Have you ever wanted to get a specific data from another website but there's no API available for it? That's where Web Scraping comes in, if the data is not made available by the website we can just scrape it from the website itself.

But before we dive in let us first define what web scraping is. According to Wikipedia:

{% blockquote %} Web scraping (web harvesting or web data extraction) is a computer software technique of extracting information from websites. Usually, such software programs simulate human exploration of the World Wide Web by either implementing low-level Hypertext Transfer Protocol (HTTP), or embedding a fully-fledged web browser, such as Internet Explorer or Mozilla Firefox. {% endblockquote %}

So yes, web scraping lets us extract information from websites. But the thing is there are some legal issues regarding web scraping. Some consider it as an act of trespassing to the website where you are scraping the data from. That's why it is wise to read the terms of service of the specific website that you want to scrape because you might be doing something illegal without knowing it. You can read more about it in this Wikipedia page.

##Web Scraping Techniques

There are many techniques in web scraping as mentioned in the Wikipedia page earlier. But I will only discuss the following:

  • Document Parsing
  • Regular Expressions

###Document Parsing

Document parsing is the process of converting HTML into DOM (Document Object Model) in which we can traverse through.

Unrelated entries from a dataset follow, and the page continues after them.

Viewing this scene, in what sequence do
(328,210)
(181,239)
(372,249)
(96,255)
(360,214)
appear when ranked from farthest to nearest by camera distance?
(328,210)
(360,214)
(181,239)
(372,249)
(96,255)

Here's an example on how we can scrape data from a public website:

<?php
$html = file_get_contents('http://pokemondb.net/evolution'); //get the html returned from the following url

$pokemon_doc = new DOMDocument();

libxml_use_internal_errors(TRUE); //disable libxml errors

if(!empty($html)){ //if any html is actually returned

	$pokemon_doc->loadHTML($html);
	libxml_clear_errors(); //remove errors for yucky html
	
	$pokemon_xpath = new DOMXPath($pokemon_doc);

	//get all the h2's with an id
	$pokemon_row = $pokemon_xpath->query('//h2[@id]');

	if($pokemon_row->length > 0){
		foreach($pokemon_row as $row){
			echo $row->nodeValue . "<br/>";
		}
	}
}
?>

What we did with the code above was to get the html returned from the url of the website that we want to scrape. In this case the website is pokemondb.net.

<?php
$html = file_get_contents('http://pokemondb.net/evolution'); 
?>

Then we declare a new DOM Document, this is used for converting the html string returned from file_get_contents into an actual Document Object Model which we can traverse through:

<?php
$pokemon_doc = new DOMDocument();
?>

Then we disable libxml errors so that they won't be outputted on the screen, instead they will be buffered and stored:

<?php
libxml_use_internal_errors(TRUE); //disable libxml errors
?>

Next we check if there's an actual html that has been returned:

<?php
if(!empty($html)){ //if any html is actually returned
}
?>

Next we use the loadHTML() function from the new instance of DOMDocument that we created earlier to load the html that was returned. Simply use the html that was returned as the argument:

<?php
$pokemon_doc->loadHTML($html);
?>

Then we clear the errors if any. Most of the time yucky html causes these errors. Examples of yucky html are inline styling (style attributes embedded in elements), invalid attributes and invalid elements. Elements and attributes are considered invalid if they are not part of the HTML specification for the doctype used in the specific page.

<?php
libxml_clear_errors(); //remove errors for yucky html
?>

Next we declare a new instance of DOMXpath. This allows us to do some queries with the DOM Document that we created. This requires an instance of the DOM Document as its argument.

<?php
$pokemon_xpath = new DOMXPath($pokemon_doc);
?>

Finally, we simply write the query for the specific elements that we want to get. If you have used jQuery before then this process is similar to what you do when you select elements from the DOM. What were selecting here is all the h2 tags which has an id, we make the location of the h2 unspecific by using double slashes // right before the element that we want to select. The value of the id also doesn't matter as long as there's an id then it will get selected. The nodeValue attribute contains the text inside the h2 that was selected.

<?php
//get all the h2's with an id
$pokemon_row = $pokemon_xpath->query('//h2[@id]');

if($pokemon_row->length > 0){
	foreach($pokemon_row as $row){
		echo $row->nodeValue . "<br/>";
	}
}
?>

This results to the following text printed out in the screen:

Generation 1 - Red, Blue, Yellow
Generation 2 - Gold, Silver, Crystal
Generation 3 - Ruby, Sapphire, Emerald
Generation 4 - Diamond, Pearl, Platinum
Generation 5 - Black, White, Black 2, White 2

Let's do one more example with the document parsing before we move on to regular expressions. This time were going to get a list of all pokemons along with their specific type (E.g Fire, Grass, Water).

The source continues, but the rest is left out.